Trixie will be doing the flyball demo, and I can certainly show off her more manic side. I've got one Ring person talked into coming, too. 

Couple of people have asked, so I'll repeat (I think it's in the OP) - 
AKC Meet the Breeds - Javits Center, NYC - Nov. 19-20 10am-5pm

It's alphabetical so we'll be next to the Belgian Sheepdog folks. Also, the Cat Fanciers' Association is, I kid you not, showcasing all the cat breeds on the other side of the exhibition hall. 

Here's Trixie and Rockit at last year's MTB:
[url=http://jbale.smugmug.com/2010-AKC-Meet-the-Breeds/Candid/14255343_KmJLf9#1053807416_hXLLk-A-LB][/URL]


----------



## Chris McDonald (May 29, 2008)

The beginning of the end for the Malinois is well behind us now.


----------



## Brian Anderson (Dec 2, 2010)

Chris McDonald said:


> The beginning of the end for the Malinois is well behind us now.


YEP!!


----------



## Erica Boling (Jun 17, 2008)

I like Kadi's idea too. The stories and examples highlight much more than the simple, "This dog is only for experienced people." I'm sure most of the people there will think they are experienced.

There are some awesome photos floating around, many on Facebook, illustrating tugging "slip-ups" where the dog bites a person's hand/finger instead of the tug. Wonder how a few of those pictures would be received.  Or what about all the bruises a decoy gets UNDER the suit, even with all of that protection....


----------



## Jennifer Bale-O'Connell (Apr 29, 2008)

Chris McDonald said:


> The beginning of the end for the Malinois is well behind us now.


Hey, where are we going, and why are we in this handbasket??!

Just doin' my part to help out. Next, I will post pictures of a Malinois wearing pink butterfly wings.


----------



## Jackie Lockard (Oct 20, 2009)

Chris McDonald said:


> The beginning of the end for the Malinois is well behind us now.


Don't fear. The Dutch Shepherd is nipping at their heels.


----------



## Chris McDonald (May 29, 2008)

The AKC has done more damage to dogs than anything out there. Id much rather see a dog in pink butterfly wings than it being recognized by the AKC or any other kennel club. Its easer to take off the wings then it is to rebuild all the breeds they wreaked. 
And to prove it here is my dog on Halloween… one of my daughters was a farmer.


----------



## Erica Boling (Jun 17, 2008)

I heard at the Doberman Nationals this year they had a bunch of Dobes, showline Dobes, hanging out in pink tutus.


----------



## leslie cassian (Jun 3, 2007)

Throwing out some ideas...

Malinois - the dog that will give new meaning to crazy.

Tired of your couch potato lifestyle? The relentless enthusiasm and tireless antics of your new Malinois will motivate you to give up your sedentary ways and embrace a new active lifestyle. Failure to respond may be met with incessant barking.

Mental Growth. Bored? Understimulated? A Malinois will inspire and encourage you to use your brain and come up with new and fun ways to train. Just try to stay one step ahead!

Need to get a jump on the day? Sleeping in can be a thing of the past with your new Malinois alarm clock.

Malinois - the dog that will make your friend's shake their heads and say Wow, how do you live with that?


----------



## Maren Bell Jones (Jun 7, 2006)

# # #

## Work instruction 1
Can you write out the part of the Malinois forum thread from "## leslie cassian" up to and including "live with that?"?
## Work instruction 2
How would the Malinois forum thread go on from the point where it stops?

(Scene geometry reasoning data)
# # #

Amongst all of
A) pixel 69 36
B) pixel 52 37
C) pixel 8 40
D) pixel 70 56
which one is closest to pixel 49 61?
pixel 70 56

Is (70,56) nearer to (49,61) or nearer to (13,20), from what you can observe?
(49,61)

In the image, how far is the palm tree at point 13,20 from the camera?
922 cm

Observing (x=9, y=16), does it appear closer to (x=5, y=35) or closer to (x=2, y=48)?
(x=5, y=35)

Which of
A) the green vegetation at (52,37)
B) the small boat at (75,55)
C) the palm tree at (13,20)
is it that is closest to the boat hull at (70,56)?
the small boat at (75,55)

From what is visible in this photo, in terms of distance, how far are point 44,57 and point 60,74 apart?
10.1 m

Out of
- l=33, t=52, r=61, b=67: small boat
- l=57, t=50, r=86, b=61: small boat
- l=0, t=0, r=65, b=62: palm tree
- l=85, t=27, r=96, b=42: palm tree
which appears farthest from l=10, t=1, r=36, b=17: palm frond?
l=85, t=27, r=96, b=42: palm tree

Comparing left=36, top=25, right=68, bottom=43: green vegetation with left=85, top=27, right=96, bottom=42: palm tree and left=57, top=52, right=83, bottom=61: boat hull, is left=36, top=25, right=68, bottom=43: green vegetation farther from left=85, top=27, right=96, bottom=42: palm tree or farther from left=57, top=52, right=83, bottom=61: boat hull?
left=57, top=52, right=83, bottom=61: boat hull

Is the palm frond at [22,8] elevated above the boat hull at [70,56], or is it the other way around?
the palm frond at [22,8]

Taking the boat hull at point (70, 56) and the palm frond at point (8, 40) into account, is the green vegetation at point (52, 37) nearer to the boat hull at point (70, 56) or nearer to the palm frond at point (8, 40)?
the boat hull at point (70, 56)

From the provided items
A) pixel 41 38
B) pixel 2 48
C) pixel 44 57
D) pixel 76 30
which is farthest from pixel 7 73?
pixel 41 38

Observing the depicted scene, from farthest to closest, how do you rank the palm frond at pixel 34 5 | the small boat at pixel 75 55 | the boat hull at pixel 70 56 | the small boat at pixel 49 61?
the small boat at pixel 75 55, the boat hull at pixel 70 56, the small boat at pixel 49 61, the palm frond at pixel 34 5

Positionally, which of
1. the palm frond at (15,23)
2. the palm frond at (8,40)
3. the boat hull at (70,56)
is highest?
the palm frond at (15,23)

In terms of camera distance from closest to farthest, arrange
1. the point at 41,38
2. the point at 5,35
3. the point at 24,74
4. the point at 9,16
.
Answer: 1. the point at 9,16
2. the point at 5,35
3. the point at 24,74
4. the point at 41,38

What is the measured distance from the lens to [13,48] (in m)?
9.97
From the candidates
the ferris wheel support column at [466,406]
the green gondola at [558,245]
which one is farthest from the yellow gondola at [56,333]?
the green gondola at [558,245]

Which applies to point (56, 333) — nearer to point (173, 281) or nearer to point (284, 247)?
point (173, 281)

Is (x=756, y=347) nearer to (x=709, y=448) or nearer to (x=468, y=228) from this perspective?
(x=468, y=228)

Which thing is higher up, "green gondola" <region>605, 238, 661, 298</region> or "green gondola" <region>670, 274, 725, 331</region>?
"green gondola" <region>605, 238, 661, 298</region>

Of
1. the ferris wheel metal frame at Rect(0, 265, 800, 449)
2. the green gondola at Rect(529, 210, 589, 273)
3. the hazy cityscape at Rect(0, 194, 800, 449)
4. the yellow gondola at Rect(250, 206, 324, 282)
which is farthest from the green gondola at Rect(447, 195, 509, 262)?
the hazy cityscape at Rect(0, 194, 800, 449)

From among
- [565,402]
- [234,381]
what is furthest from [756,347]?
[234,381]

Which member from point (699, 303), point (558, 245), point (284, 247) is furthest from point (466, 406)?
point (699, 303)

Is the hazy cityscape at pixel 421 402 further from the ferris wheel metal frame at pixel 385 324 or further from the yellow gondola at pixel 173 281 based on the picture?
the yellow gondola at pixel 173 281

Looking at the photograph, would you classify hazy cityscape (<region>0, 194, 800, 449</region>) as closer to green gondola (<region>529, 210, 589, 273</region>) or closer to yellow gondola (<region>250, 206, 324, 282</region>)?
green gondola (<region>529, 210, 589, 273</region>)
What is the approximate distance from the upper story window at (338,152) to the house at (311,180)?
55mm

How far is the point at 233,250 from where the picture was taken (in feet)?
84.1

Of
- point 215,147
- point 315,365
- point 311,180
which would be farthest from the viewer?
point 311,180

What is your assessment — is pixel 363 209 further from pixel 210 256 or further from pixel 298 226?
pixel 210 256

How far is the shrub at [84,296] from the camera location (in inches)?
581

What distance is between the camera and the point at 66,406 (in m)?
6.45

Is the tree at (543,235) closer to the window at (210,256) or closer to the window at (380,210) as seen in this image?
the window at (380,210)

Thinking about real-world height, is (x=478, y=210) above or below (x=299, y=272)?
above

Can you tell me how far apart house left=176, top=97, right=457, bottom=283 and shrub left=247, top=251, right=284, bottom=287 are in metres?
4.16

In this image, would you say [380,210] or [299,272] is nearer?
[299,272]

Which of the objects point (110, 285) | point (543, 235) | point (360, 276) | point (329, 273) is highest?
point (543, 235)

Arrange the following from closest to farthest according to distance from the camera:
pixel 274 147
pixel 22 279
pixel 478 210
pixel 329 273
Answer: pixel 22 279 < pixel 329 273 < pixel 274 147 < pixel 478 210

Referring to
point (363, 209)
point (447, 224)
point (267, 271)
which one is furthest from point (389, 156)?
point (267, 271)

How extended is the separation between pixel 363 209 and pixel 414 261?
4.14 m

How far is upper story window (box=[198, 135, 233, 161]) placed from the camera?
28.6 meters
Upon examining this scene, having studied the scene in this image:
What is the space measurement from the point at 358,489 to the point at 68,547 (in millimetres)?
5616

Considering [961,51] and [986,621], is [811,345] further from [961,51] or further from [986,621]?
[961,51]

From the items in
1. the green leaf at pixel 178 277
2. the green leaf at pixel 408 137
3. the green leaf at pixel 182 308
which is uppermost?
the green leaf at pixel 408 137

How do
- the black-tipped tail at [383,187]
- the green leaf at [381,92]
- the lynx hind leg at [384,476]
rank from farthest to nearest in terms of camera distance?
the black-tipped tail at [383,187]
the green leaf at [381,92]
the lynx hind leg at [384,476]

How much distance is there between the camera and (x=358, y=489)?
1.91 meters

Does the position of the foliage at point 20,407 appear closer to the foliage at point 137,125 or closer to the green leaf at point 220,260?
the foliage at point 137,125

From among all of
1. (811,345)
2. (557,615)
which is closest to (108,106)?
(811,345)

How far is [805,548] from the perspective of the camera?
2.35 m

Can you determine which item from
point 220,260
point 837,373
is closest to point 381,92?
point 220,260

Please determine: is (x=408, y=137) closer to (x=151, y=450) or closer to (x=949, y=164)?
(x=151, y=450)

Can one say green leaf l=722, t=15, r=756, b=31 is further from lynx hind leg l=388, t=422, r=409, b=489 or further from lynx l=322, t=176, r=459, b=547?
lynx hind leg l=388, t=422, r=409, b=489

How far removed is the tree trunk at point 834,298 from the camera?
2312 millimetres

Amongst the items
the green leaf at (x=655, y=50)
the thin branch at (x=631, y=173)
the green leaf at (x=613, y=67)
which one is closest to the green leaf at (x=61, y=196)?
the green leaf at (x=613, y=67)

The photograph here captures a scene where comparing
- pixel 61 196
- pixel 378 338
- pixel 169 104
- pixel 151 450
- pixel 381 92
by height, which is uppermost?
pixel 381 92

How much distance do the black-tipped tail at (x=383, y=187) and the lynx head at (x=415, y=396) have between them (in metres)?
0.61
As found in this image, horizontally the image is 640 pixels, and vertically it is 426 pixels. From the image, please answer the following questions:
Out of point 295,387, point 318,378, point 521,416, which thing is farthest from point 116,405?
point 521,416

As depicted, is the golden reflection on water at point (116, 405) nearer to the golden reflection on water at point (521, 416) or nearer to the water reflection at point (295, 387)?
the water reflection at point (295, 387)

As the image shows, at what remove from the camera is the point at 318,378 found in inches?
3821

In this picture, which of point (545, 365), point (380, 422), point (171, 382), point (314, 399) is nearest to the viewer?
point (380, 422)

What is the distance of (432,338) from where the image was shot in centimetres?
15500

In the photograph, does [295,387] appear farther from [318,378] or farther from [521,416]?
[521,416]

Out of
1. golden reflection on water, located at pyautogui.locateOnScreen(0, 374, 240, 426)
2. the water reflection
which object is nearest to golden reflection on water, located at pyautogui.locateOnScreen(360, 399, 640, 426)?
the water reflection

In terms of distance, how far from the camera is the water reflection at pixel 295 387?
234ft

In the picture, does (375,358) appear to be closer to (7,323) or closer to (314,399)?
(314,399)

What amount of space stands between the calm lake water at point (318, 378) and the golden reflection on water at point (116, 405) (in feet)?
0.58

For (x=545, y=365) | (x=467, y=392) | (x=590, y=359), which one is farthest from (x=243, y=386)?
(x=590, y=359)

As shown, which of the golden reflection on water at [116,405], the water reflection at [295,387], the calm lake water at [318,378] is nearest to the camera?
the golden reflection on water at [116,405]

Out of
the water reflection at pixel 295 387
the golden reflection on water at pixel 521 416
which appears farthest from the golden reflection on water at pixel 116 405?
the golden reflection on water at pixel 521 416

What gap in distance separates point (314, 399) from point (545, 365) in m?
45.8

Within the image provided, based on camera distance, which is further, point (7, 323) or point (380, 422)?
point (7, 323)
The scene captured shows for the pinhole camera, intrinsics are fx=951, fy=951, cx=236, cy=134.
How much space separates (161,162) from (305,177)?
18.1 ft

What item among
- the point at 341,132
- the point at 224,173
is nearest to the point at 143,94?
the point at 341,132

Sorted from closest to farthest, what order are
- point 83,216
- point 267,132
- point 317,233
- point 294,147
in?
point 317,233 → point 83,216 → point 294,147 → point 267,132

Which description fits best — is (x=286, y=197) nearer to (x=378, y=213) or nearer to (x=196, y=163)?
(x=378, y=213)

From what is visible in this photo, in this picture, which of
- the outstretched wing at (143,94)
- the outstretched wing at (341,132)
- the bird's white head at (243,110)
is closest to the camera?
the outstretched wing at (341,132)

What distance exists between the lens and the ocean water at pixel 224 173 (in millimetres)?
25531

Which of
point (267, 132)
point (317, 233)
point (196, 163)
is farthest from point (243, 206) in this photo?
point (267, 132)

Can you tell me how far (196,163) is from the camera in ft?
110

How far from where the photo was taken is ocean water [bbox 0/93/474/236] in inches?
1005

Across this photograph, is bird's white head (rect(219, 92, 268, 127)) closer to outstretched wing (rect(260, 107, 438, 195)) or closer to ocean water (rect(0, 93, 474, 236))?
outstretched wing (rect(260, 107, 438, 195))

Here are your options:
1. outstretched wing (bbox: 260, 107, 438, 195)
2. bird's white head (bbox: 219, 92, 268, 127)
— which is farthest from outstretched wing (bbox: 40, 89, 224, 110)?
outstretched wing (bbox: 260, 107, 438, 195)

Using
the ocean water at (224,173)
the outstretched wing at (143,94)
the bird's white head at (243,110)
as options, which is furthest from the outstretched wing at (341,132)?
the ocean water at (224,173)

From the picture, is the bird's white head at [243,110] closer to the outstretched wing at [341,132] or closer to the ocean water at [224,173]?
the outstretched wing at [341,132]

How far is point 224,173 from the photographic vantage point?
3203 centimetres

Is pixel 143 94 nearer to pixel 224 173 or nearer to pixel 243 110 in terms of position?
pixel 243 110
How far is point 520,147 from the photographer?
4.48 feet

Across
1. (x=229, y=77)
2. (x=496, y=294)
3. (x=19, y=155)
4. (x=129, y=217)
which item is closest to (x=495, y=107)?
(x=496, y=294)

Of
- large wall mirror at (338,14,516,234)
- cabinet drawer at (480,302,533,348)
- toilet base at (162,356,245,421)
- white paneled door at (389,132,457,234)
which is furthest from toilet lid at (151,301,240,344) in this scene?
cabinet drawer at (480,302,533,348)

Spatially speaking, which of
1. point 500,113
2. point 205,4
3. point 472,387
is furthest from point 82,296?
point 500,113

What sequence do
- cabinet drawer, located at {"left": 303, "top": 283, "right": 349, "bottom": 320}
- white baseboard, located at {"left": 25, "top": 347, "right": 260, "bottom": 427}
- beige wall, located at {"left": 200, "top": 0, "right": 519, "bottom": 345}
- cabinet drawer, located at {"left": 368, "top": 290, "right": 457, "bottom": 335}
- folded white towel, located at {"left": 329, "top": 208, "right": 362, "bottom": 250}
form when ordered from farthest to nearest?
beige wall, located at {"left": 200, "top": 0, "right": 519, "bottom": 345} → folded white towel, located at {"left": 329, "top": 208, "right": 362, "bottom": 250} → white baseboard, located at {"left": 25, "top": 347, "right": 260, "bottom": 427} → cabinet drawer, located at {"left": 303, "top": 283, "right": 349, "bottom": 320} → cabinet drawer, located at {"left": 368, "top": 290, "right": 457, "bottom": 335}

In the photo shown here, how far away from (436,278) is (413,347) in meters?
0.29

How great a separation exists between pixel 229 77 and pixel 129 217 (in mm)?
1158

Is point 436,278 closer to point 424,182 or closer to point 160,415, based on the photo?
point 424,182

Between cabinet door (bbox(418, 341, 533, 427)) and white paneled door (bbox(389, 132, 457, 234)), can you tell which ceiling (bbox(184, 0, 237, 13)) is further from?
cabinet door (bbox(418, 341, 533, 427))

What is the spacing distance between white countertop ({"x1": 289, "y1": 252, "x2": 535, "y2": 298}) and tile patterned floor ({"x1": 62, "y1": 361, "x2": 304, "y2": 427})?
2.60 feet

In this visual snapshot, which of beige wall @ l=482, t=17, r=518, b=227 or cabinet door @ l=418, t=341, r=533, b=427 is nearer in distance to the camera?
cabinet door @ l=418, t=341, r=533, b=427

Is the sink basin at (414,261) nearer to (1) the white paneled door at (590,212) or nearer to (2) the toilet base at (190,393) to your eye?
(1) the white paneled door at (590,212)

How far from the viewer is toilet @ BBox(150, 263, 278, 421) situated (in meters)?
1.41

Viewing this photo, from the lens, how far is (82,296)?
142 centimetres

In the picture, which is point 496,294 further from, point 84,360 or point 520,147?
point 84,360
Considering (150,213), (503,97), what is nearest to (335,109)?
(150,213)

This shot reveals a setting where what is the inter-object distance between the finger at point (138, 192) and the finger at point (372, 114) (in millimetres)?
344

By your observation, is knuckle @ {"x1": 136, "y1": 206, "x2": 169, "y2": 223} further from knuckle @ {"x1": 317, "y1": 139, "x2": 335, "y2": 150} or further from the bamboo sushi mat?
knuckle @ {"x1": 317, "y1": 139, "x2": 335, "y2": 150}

# # #

## Expected answer 1
## leslie cassian (Jun 3, 2007)

Throwing out some ideas...

Malinois - the dog that will give new meaning to crazy.

Tired of your couch potato lifestyle? The relentless enthusiasm and tireless antics of your new Malinois will motivate you to give up your sedentary ways and embrace a new active lifestyle. Failure to respond may be met with incessant barking.

Mental Growth. Bored? Understimulated? A Malinois will inspire and encourage you to use your brain and come up with new and fun ways to train. Just try to stay one step ahead!

Need to get a jump on the day? Sleeping in can be a thing of the past with your new Malinois alarm clock.

Malinois - the dog that will make your friend's shake their heads and say Wow, how do you live with that?

## Expected answer 2
Erica Boling said:


> I've been on both sides of the learning curve. I owned Dobes for 10+ years before getting my Malinois. I heard all the stories about what it means to own a working line Malinois. I, like many others, was overly confident in my own skills. I was thinking, "yeah, yeah, yeah.. but I'm different. I've been into dogs for years! I've owned Dobermans, a working breed!" Well, after I got my Malinois, I realized that I really didn't have a clue. People could talk and talk and talk, but nothing really prepared me for seeing what it's REALLY like to live with, work, and train such a dog. Thank God I had a French Ring club and some WONDERFUL, experienced trainers to support me through those first 18 months. I've learned soooooo much, and the learning is never-ending.


Hey Erica, did you post on that one thread about a month or so ago about the one who had experience with a "working line" Dobe who was a pet, but wanted a Mal for agility for her first performance dog? I told her my honest opinion that these can be very difficult dogs and OMG, I was being so elitist for my opinion. [-X I was kinda lucky. I started with a Mal/GSD X back in 2005, then fostered (and kept) a fairly low key (for a Mal) adult female from Malinois rescue in early 2007, THEN I got a straight working lines pup in mid 2007. If I hadn't had a couple year buffer, I would have been driven crazy! And he's really a pretty good house dog even.


----------



## Christopher Smith (Jun 20, 2008)

Chris McDonald said:


> The AKC has done more damage to dogs than anything out there.


Really? They have done more than the breeders that breed the dogs? How?

Blaming the AKC for dogs being bad is like blaming the department of motor vehicles when a car is a lemon.


----------



## Christopher Smith (Jun 20, 2008)

leslie cassian said:


> Throwing out some ideas...
> 
> Malinois - the dog that will give new meaning to crazy.
> 
> ...


Great suggestions! 8)


----------



## Chris McDonald (May 29, 2008)

Christopher Smith said:


> Really? They have done more than the breeders that breed the dogs? How?
> 
> Blaming the AKC for dogs being bad is like blaming the department of motor vehicles when a car is a lemon.


The breeders are breading the dog to standards to make money. Who makes the standards they breed to? If it wasn’t for the standards they might just be breeding good dogs? If you don’t get it I won’t be able to make you understand. Just keep on believing what you want.


----------



## Christopher Smith (Jun 20, 2008)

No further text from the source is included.